The order came as the Secret Service was confronted by a five hour demonstration at the White House as Mr Trump sat inside.
Yesterday, he said the protesters “would have been greeted with the most vicious dogs and most ominous weapons I have ever seen,” had they broken in. Despite a global pandemic, which has killed more than 100,000 Americans and left 40 million out of work, people in the States now have greater concerns.

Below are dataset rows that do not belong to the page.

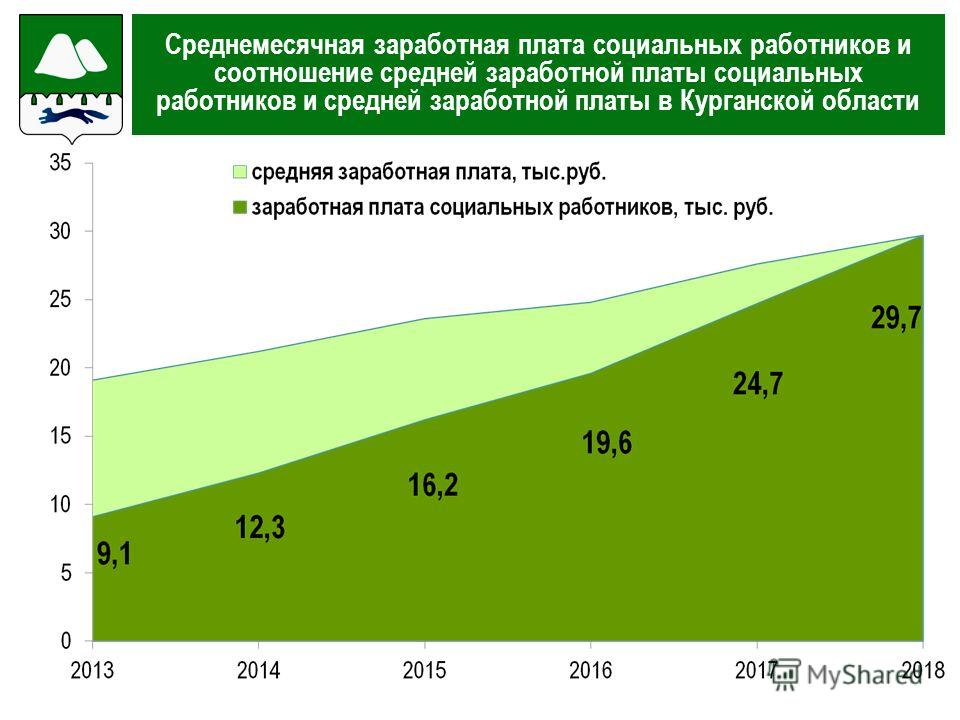 Среднемесячная заработная плата социальных работников и соотношение средней заработной платы социальных работников и средней заработной платы в Курганской области

средняя заработная плата, тыс.руб.
заработная плата социальных работников, тыс. руб.

35
30
25
20
15
10
5
0

9,1
12,3
16,2
19,6
24,7
29,7

2013
2014
2015
2016
2017
2018

MyShared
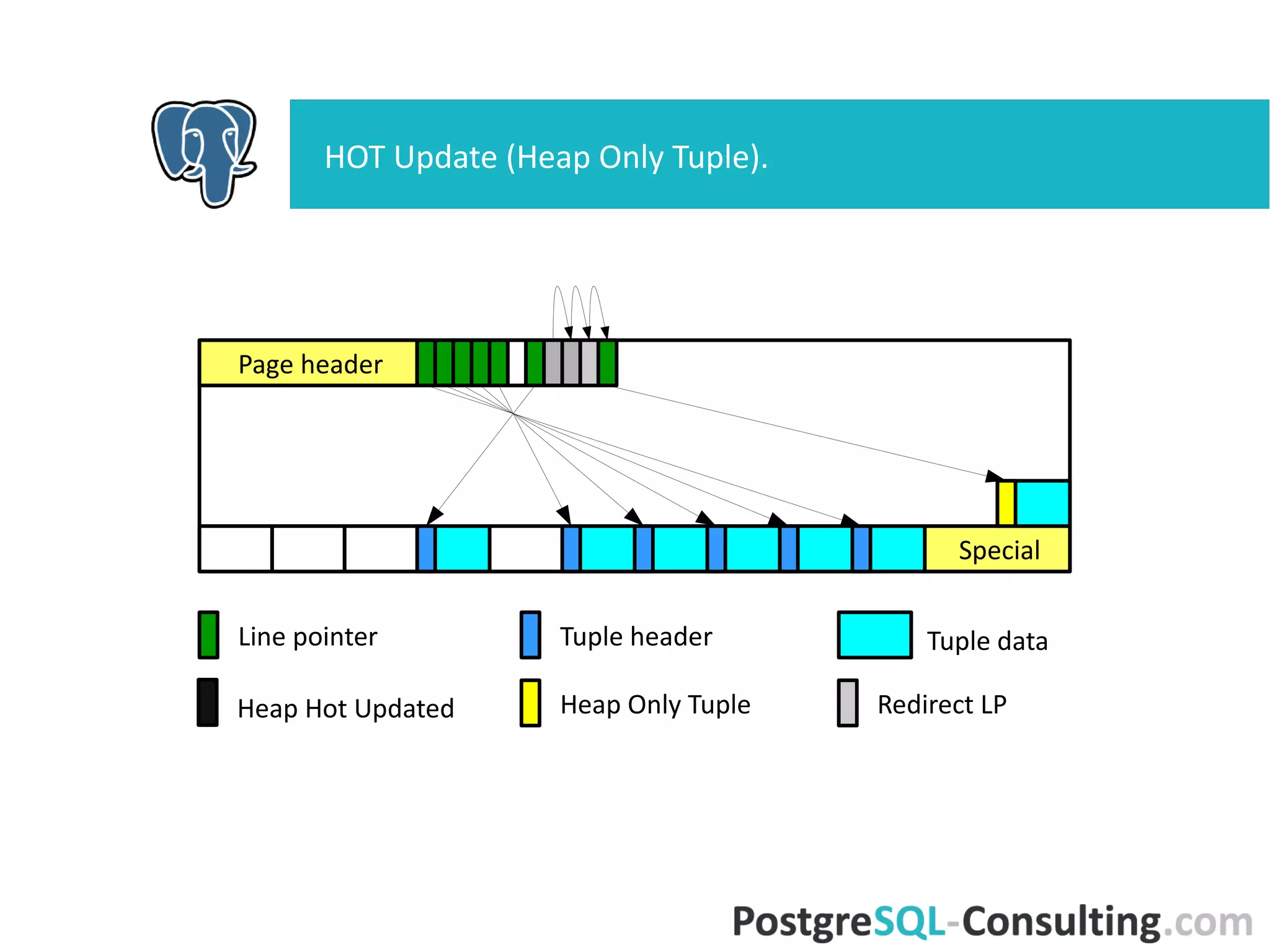 HOT Update (Heap Only Tuple).

Page header

Special

Line pointer

Tuple header

Tuple data

Heap Hot Updated

Heap Only Tuple

Redirect LP

PostgreSQL-Consulting.com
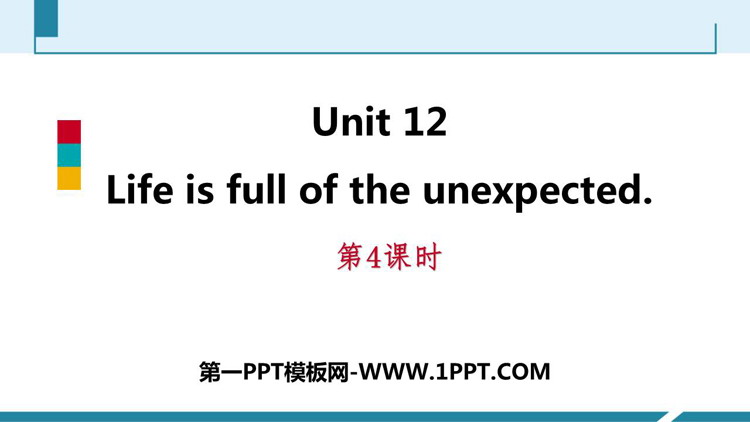 Unit 12

Life is full of the unexpected.

第4课时

第一PPT模板网-WWW.1PPT.COM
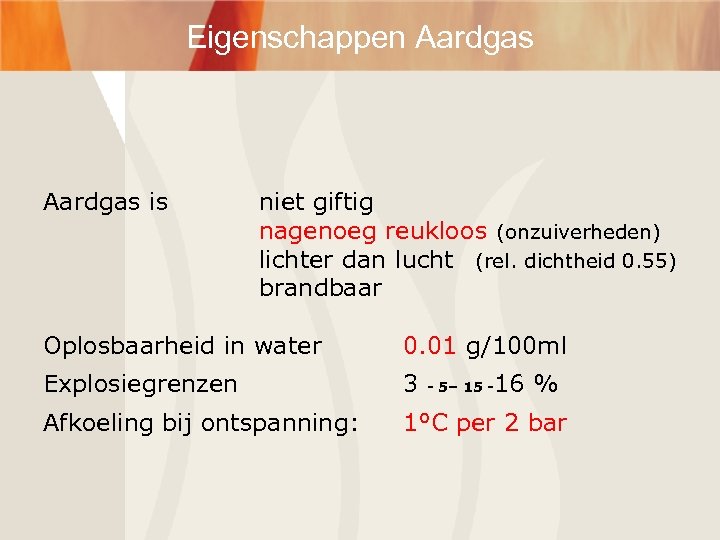 Eigenschappen Aardgas

Aardgas is niet giftig
nagenoeg reukloos (onzuiverheden)
lichter dan lucht (rel. dichtheid 0.55)
brandbaar

Oplosbaarheid in water 0.01 g/100ml
Explosiegrenzen 3 - 5– 15 -16 %
Afkoeling bij ontspanning: 1°C per 2 bar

While they fight to be heard, Mr Trump wages his war against Twitter and postal voting in the election – all while appearing to encourage looters to be shot.
He had tweeted: “These THUGS are dishonouring the memory of George Floyd, and I won’t let that happen but when the looting starts, the shooting starts.”
America is a nation in crisis – one seared by violence against its people, plagued by a deadly disease and reeling from a devastating blow to its economy. None more so than Minneapolis, a melting pot of immigrants maligned by Mr Trump and his administration.
A walk down burning Lake Street shows the contempt felt for the US leader who has fanned the flames of unrest.
“F*** Trump,” can be seen hundreds, if not thousands of times, sprayed on burnt-out and looted businesses.
Charging sacked police officer Derek Chauvin with the murder of father-of-two Mr Floyd did not quell the anger. It fuelled violence after it emerged the officer’s knee had been on the 46-year-old’s neck eight minutes 46 seconds.
For two minutes and 53 seconds of that Mr Floyd was unresponsive.
Chauvin’s police picture was released yesterday – the day after his former beauty queen wife of 10 years filed for divorce.
Laos-born Kellie, a 2018 Mrs Minnesota, announced through lawyers that she made the decision after being upset by Mr Floyd’s death.